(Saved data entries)
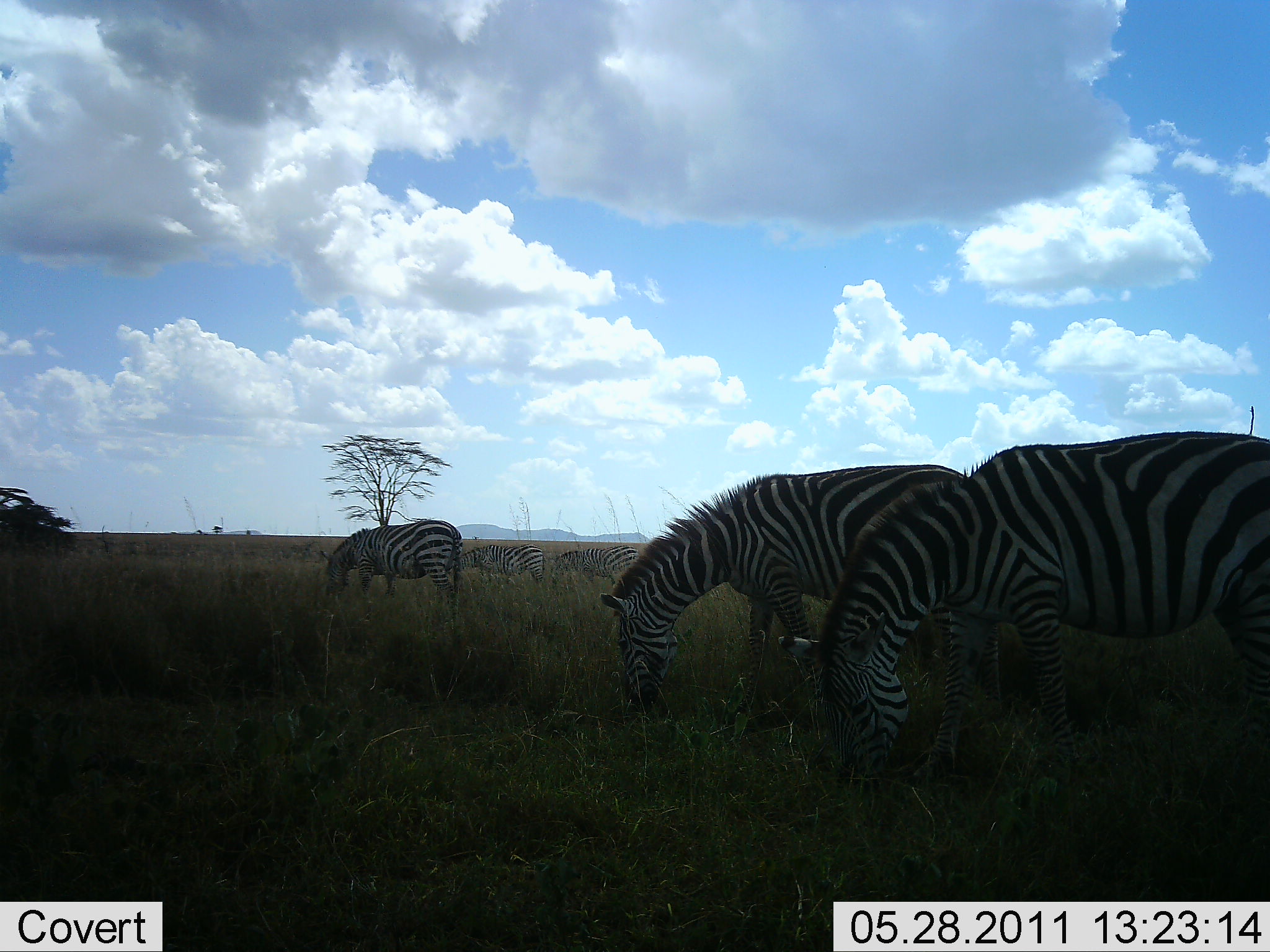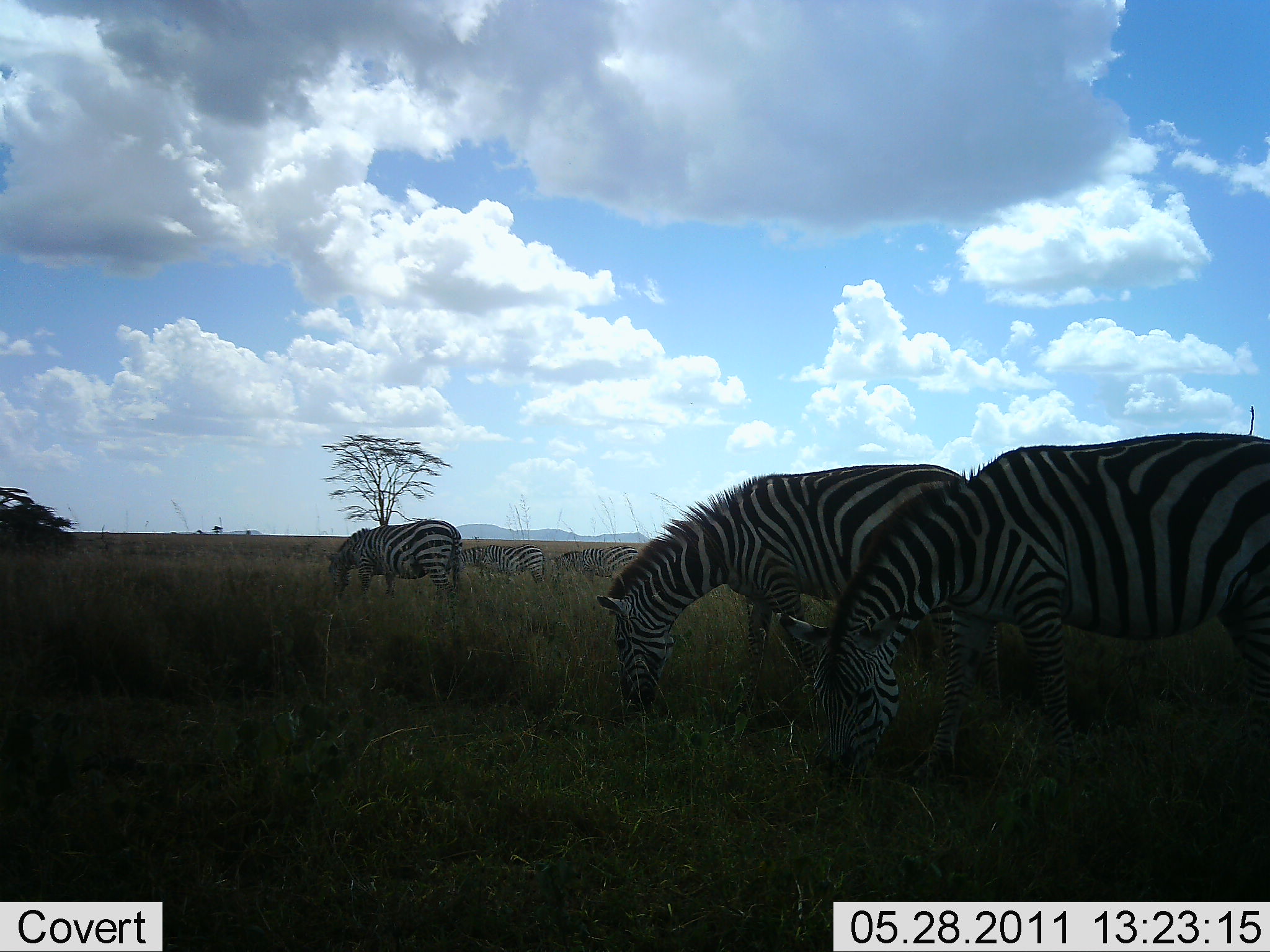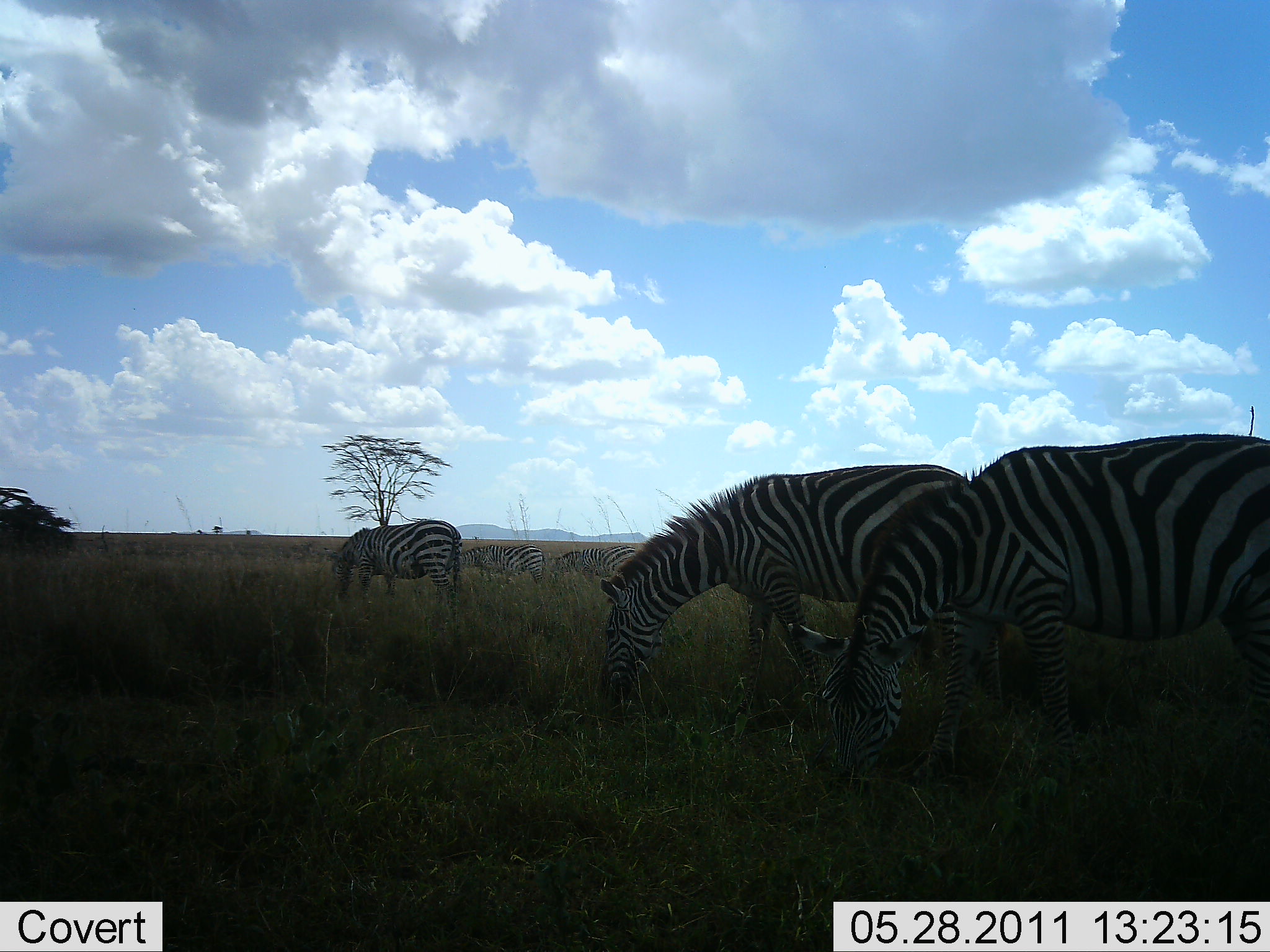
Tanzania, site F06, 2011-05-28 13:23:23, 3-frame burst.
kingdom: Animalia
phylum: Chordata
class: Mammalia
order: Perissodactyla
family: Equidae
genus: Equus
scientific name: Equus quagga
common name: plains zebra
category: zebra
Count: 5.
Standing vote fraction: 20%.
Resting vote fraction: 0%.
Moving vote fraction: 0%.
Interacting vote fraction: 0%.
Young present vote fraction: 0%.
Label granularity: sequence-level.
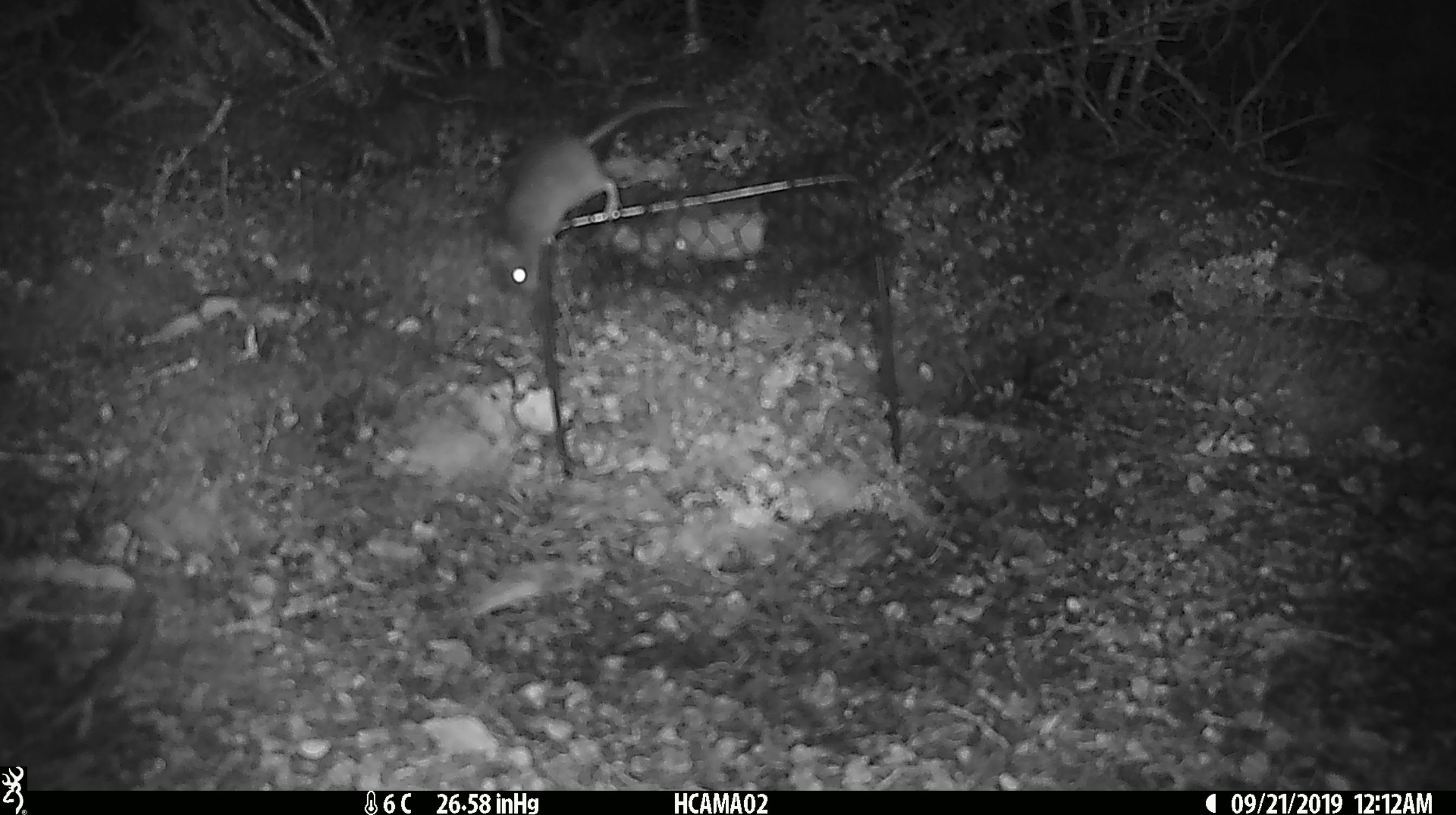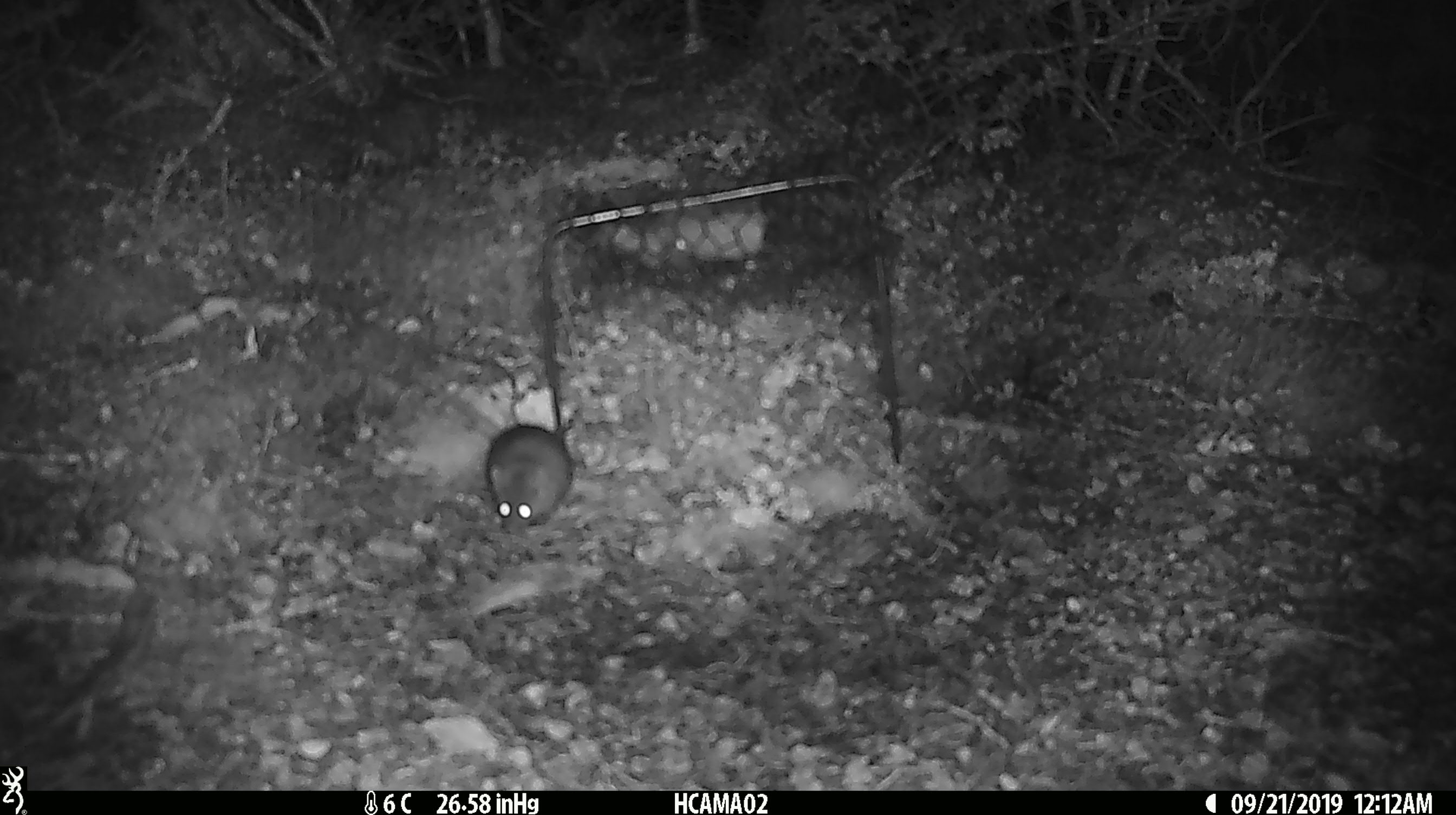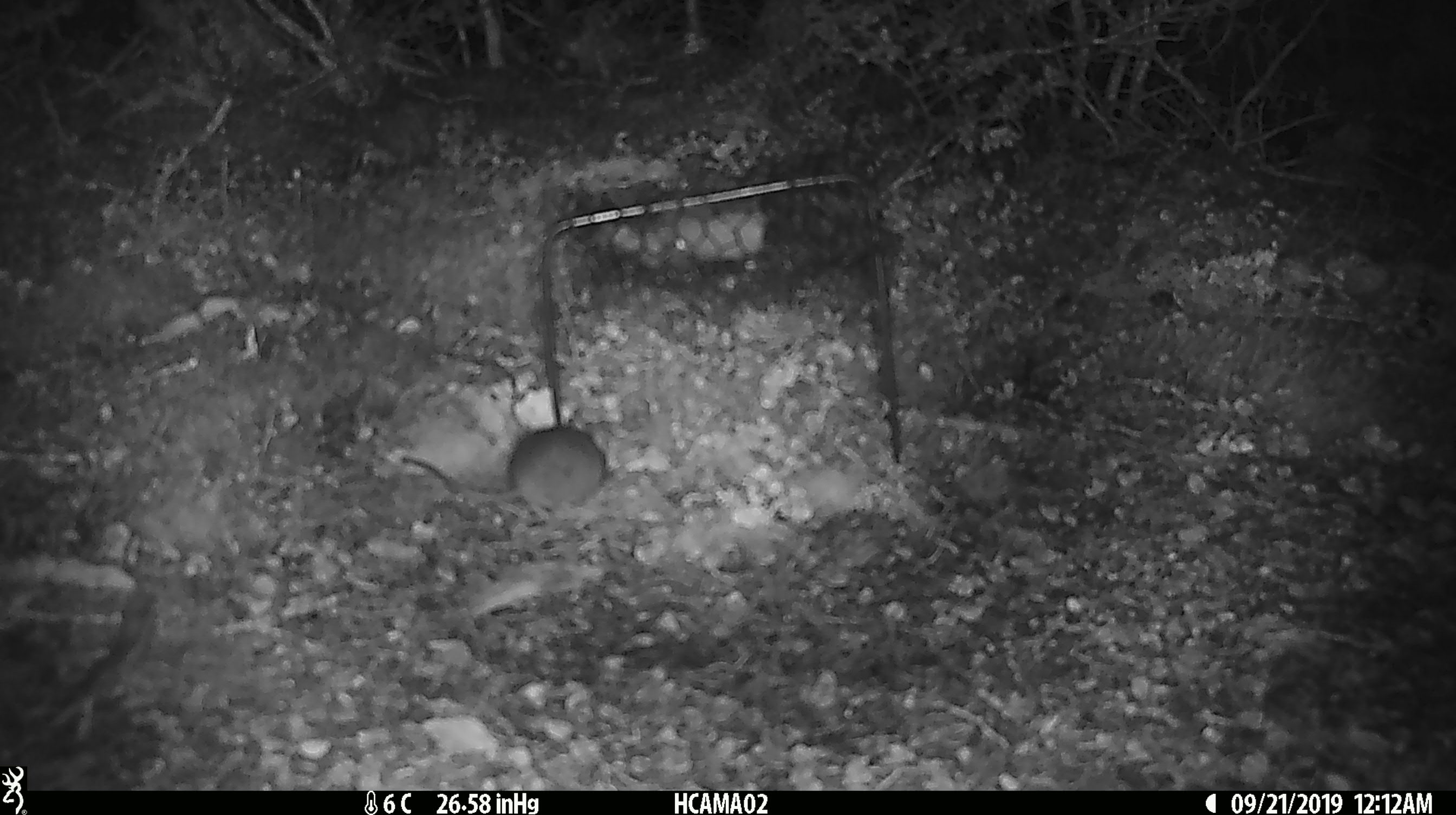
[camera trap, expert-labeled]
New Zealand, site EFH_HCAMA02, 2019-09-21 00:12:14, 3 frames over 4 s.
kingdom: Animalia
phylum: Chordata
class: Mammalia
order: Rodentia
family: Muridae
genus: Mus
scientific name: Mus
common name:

▶ [EXERCISE GOAL]: Output all the data, exactly, without images.

▶ [EXERCISE ANSWER]:
Tanzania, site F06, 2011-05-28 13:23:23, 3-frame burst.
kingdom: Animalia
phylum: Chordata
class: Mammalia
order: Perissodactyla
family: Equidae
genus: Equus
scientific name: Equus quagga
common name: plains zebra
category: zebra
Count: 5.
Standing vote fraction: 20%.
Resting vote fraction: 0%.
Moving vote fraction: 0%.
Interacting vote fraction: 0%.
Young present vote fraction: 0%.
Label granularity: sequence-level.
[camera trap, expert-labeled]
New Zealand, site EFH_HCAMA02, 2019-09-21 00:12:14, 3 frames over 4 s.
kingdom: Animalia
phylum: Chordata
class: Mammalia
order: Rodentia
family: Muridae
genus: Mus
scientific name: Mus
common name:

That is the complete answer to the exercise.